The idea of not knowing anything for sure about the external world has been around for a while. A Taoist named Zhuangzi wrote a fable about a man who couldn't be sure if he was a man or a butterfly. Hilary Putnam used the term "brain in a vat" to describe a similar idea that René Descartes had. The simulation hypothesis says that you don't have a physical body in the Wachowski's 1999 film The Matrix. The result of mathematical calculations is called "You"

There might may be clues to the fact that our universe is a simulation hidden in the very fabric of ‘reality’

According to Bostrom, there are many possible objections to this idea. Maybe it's not possible for computer-simulated beings to become aware of how we are. According to which minds are not dependent on biological matter, this would defeat the Assumption of Subsidiary Independence. It's possible that all civilisations destroy themselves before they get to the simulation stage. If not comforting, it's plausible. Even though they seem to be very bad ideas, advanced civilisations are not interested in running such simulations. The simulation hypothesis is attractive to a wider culture because of its nature as a conspiracy theory as well as a scientific version of creationism. The alien simulation of our universe is very similar to the idea of God, which is an all-powerful being who designed everything. Is this god the god of deism or a more interventionist figure? It might be a good idea to try and get their favour.

We should please a god. It's not necessarily by being good, but by being at least entertaining. It is one's duty to become a serial killer or to colonise Mars according to this line of reasoning. In his 2001 paper How to Live in a Simulation, Robin Hanson said, "Be funny, outrageous, violent, sexy, strange, pathetic, heroic..." He says that if you are living in a simulation then you should care less about others. The idea that we might all be mimicked renders our lives meaningless and that nothing we see or experience is real. In his book Reality+: Virtual Worlds and the Problems of Philosophy, the Australian philosopher David Chalmers argues that there is more to it than meets the eye. He likes the idea of a table in virtual reality.
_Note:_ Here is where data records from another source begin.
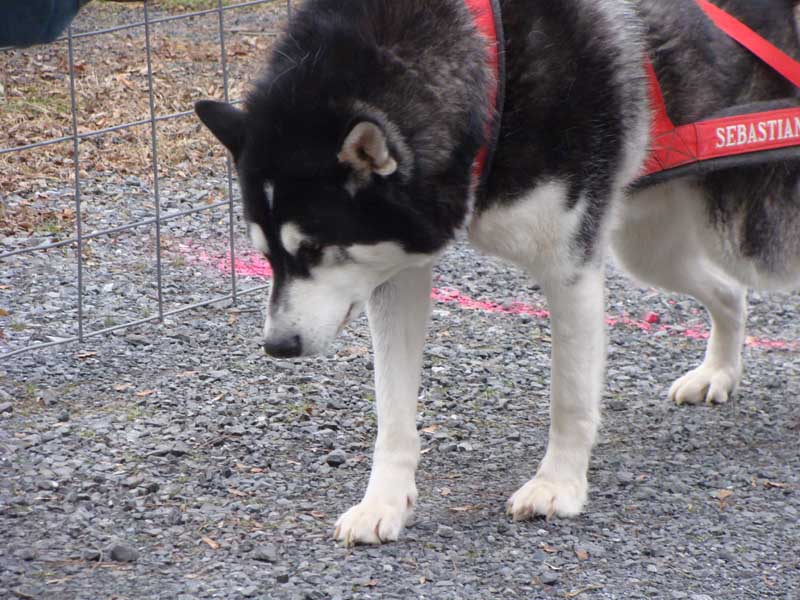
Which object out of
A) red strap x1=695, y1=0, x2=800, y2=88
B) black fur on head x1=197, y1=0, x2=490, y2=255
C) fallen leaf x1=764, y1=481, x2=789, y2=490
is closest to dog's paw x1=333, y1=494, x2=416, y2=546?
black fur on head x1=197, y1=0, x2=490, y2=255

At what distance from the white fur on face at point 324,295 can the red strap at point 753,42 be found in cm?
120

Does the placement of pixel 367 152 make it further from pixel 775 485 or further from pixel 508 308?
pixel 508 308

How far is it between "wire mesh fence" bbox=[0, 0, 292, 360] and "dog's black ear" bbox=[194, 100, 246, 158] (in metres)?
1.23

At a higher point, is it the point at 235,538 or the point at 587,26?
the point at 587,26

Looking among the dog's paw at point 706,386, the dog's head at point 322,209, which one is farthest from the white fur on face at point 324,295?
the dog's paw at point 706,386

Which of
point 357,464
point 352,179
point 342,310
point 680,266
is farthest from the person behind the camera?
point 680,266

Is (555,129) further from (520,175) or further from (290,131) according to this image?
(290,131)

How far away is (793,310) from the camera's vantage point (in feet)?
15.3

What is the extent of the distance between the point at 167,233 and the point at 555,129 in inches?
110

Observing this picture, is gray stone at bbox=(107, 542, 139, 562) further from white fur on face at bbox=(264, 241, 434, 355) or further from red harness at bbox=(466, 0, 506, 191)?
red harness at bbox=(466, 0, 506, 191)

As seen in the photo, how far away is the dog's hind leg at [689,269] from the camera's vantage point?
337cm

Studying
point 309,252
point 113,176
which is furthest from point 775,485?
point 113,176

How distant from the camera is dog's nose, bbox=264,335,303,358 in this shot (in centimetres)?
257

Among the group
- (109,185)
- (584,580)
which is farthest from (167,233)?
(584,580)
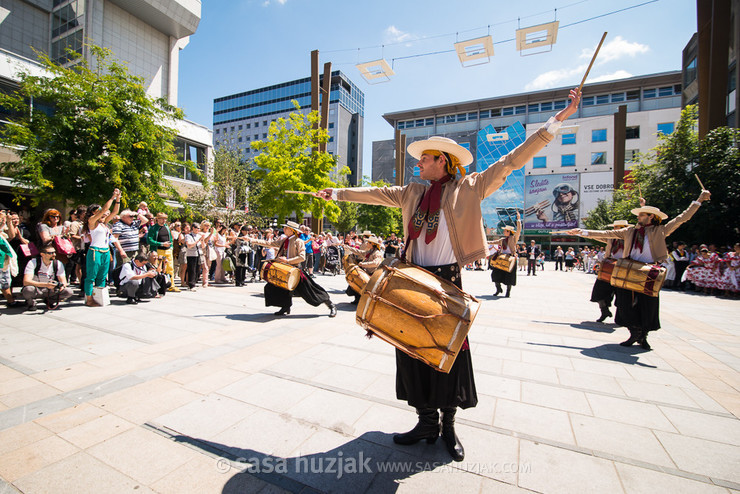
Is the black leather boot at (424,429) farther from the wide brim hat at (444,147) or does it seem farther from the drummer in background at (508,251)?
the drummer in background at (508,251)

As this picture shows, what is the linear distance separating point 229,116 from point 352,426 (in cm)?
9688

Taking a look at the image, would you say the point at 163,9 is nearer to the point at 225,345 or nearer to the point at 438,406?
the point at 225,345

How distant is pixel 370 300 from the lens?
2.18 metres

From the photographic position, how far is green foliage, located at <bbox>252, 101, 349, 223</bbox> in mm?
17266

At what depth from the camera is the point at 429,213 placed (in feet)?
8.36

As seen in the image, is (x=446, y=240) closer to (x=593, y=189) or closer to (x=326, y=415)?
(x=326, y=415)

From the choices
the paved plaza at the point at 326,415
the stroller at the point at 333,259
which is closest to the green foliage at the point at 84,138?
the paved plaza at the point at 326,415

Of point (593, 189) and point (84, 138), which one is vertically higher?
point (593, 189)

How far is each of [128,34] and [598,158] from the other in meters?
53.0

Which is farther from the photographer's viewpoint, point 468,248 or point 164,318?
point 164,318

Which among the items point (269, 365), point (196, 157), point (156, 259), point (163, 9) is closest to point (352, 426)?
point (269, 365)

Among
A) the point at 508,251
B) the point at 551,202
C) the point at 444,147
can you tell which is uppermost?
the point at 551,202

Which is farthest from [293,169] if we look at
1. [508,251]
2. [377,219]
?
[377,219]

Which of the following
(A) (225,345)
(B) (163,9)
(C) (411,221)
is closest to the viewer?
(C) (411,221)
It is not disqualified from being real by the fact that it is made up of digital ones and zeros, but by the fact that it is made up of quantum waves. Some physicists consider reality to be at base quantum-computational or mathematical in nature.

There is no reason to believe the simulation argument. Is it just a bunch of techno-religion? The fact that we now have functioning prototypes of how such a simulation might work makes it more plausible than previous versions of scepticism. There may be clues to the existence of a hidden simulation in the fabric of reality that we can investigate. Experiments that might reveal the answer have been proposed.
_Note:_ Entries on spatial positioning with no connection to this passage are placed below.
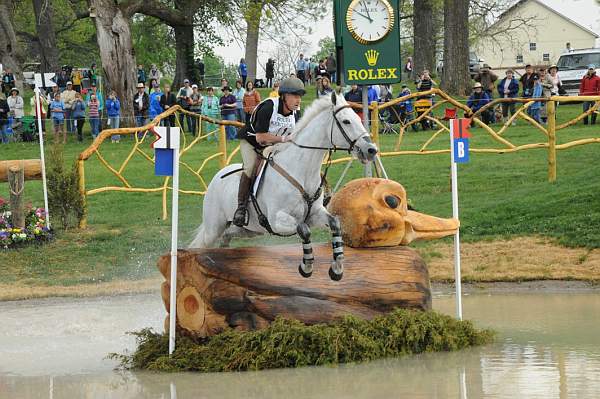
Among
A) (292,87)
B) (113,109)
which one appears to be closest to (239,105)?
(113,109)

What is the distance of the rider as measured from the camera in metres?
10.0

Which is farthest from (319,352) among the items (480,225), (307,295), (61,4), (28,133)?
(61,4)

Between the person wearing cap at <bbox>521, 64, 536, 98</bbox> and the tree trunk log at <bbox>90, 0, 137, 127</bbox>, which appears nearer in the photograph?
the person wearing cap at <bbox>521, 64, 536, 98</bbox>

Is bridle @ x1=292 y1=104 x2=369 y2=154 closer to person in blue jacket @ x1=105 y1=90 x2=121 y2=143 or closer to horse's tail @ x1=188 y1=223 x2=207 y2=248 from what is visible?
horse's tail @ x1=188 y1=223 x2=207 y2=248

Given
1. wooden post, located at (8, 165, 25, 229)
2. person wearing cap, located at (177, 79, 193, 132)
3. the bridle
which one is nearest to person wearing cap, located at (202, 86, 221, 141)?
person wearing cap, located at (177, 79, 193, 132)

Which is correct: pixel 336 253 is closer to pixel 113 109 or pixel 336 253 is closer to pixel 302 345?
pixel 302 345

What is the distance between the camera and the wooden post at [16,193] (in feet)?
55.3

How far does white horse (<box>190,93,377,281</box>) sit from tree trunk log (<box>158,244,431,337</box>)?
0.35 meters

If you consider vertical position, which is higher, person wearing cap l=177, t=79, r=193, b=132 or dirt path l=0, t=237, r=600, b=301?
person wearing cap l=177, t=79, r=193, b=132

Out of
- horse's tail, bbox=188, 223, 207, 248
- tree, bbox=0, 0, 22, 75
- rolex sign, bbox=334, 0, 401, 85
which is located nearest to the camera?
horse's tail, bbox=188, 223, 207, 248

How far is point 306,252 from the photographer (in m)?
9.38

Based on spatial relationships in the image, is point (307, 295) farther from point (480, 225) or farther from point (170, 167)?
point (480, 225)

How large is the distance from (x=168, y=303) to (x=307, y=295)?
1336mm

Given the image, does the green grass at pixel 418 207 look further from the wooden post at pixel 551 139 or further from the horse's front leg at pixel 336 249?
the horse's front leg at pixel 336 249
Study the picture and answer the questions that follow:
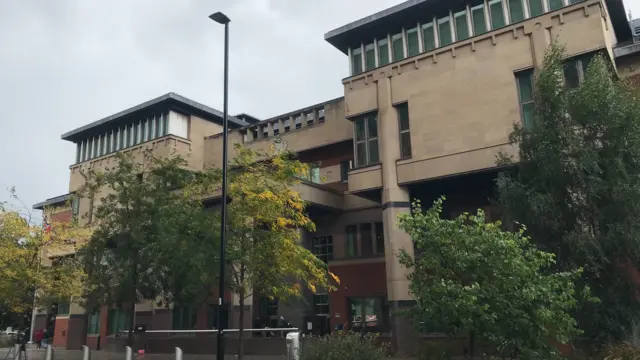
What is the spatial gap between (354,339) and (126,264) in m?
10.7

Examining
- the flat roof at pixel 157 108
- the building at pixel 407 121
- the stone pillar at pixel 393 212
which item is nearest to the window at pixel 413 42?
the building at pixel 407 121

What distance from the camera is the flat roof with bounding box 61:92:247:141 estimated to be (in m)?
39.2

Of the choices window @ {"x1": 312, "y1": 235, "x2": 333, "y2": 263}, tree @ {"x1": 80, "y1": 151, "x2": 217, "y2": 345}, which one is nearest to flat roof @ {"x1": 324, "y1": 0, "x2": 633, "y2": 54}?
window @ {"x1": 312, "y1": 235, "x2": 333, "y2": 263}

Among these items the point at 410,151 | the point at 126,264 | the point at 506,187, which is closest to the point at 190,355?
the point at 126,264

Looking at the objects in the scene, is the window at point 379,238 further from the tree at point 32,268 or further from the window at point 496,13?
the tree at point 32,268

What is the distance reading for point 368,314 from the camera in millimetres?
30719

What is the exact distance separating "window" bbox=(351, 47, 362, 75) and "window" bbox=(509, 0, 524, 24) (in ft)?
26.9

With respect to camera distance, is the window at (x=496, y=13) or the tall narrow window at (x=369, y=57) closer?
the window at (x=496, y=13)

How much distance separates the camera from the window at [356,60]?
96.7 ft

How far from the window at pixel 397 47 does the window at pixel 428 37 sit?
1.25 meters

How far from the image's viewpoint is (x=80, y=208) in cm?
4406

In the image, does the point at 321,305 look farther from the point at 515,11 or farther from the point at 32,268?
the point at 515,11

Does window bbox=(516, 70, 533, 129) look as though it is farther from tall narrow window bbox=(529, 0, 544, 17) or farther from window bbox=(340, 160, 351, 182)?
window bbox=(340, 160, 351, 182)

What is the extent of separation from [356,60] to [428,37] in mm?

It's not so quick. We don't know what the goal of the simulation is. The game is not only to observe us as a soap opera, but also to see how long it takes to prove that you are in a simulation. The simulation is turned off at the end of the game. Maybe we should not find out.

Random House published a book called Rethink: The Surprising History of New ideas. You can support the guardian and Observer by ordering a copy at guardianbookshop.com. Delivery charges can be applied.

Further reading

David J Chalmers wrote Reality+: Virtual Worlds and the Problems ofPhilosophy.

A quantum computer scientist takes on the universe.

The simulation hypothesis shows why we are in a video game and why all of us agree.